I recently came across Robert Safian’s thought-provoking article in Fast Company titled The Secrets of Generation Flux. The article explored how chaos, when properly managed, can lead to overwhelming success. Safian highlighted successful companies such as Nike, Intuit, and Foursquare that thrived because of their ability to nimbly respond to constant change in the business world.
The article further states today’s thriving organizations focus on agility and quick course correction. New companies rise and fall faster than ever, and bonds between employee and employer, between brands and customers, are more fragile than ever. The business environment is confusing and challenging. Business that succeed must be efficient yet open, thrifty yet ambitious, and agile yet creative. Welcome to what Safian has dubbed “Generation Flux.”
It stands to reason, then, that companies who expect to succeed in this type of environment demand leaders who are able to roll with and capitalize on the chaos. Here are the traits today’s Generation Flux leaders must possess:
- They encourage creativity and agility while retaining the advantages of the traditional hierarchy.
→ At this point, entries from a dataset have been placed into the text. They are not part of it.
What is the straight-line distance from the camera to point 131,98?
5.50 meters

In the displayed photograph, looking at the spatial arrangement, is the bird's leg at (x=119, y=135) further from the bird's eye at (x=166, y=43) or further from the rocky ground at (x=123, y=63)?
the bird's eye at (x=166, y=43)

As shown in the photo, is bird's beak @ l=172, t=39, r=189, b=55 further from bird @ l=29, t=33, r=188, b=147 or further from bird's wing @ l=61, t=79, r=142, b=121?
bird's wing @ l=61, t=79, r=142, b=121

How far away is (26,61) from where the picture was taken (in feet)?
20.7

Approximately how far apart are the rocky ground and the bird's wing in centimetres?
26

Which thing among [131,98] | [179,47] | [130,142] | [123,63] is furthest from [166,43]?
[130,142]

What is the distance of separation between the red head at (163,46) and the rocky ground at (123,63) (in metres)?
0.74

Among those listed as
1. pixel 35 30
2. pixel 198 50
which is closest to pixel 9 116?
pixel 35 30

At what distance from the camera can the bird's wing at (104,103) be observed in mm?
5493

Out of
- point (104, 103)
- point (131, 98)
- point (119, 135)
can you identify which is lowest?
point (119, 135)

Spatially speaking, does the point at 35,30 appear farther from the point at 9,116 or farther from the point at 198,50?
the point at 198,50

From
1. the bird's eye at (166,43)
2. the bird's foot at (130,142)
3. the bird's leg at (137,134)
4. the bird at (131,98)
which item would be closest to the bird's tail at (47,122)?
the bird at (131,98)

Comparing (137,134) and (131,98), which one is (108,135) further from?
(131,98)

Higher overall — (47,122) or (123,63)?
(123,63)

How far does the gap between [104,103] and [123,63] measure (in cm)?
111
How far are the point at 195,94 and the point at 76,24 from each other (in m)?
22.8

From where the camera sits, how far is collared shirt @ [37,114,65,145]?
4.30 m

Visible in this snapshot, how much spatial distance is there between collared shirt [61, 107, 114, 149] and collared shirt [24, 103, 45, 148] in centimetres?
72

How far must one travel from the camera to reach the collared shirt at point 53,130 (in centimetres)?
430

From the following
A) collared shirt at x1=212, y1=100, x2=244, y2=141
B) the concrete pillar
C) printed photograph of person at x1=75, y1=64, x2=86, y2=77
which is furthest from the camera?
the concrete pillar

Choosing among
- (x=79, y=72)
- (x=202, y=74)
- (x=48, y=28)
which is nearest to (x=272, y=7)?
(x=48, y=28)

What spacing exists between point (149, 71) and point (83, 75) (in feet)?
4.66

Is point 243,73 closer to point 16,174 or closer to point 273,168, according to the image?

- They allow openness of ideas, from the trenches all the way to the top.
- They are open to letting others make decisions for them.
- They ensure that everyone across the organization understands goals and strategies.
- They promote varying types of intelligence and styles across the business, instead of just relegating them to specific departments or roles.
- They identify and disrupt areas that threaten to become static.
- They are constantly innovating and keeping ahead of change, not just reacting to it.
Even though there is no single model for success, today’s leaders must build fluid environments in which experimentation and risk taking is encouraged and in which change is accepted as the only constant. And this is much easier said than done. Large corporations can have significant penalties for “failure,” and human nature typically favors inertia and safety. So what’s a leader to do?
First, they have to personally understand and embrace the value of chaos and change. Then, they have to be willing to be wrong occasionally and let the creativity flow. Honestly, this is the perfect situation where executive coaching can be enormously valuable. The coach provides the sounding board and reassurance that many executives need to successfully ride the wave of chaos and uncertainty.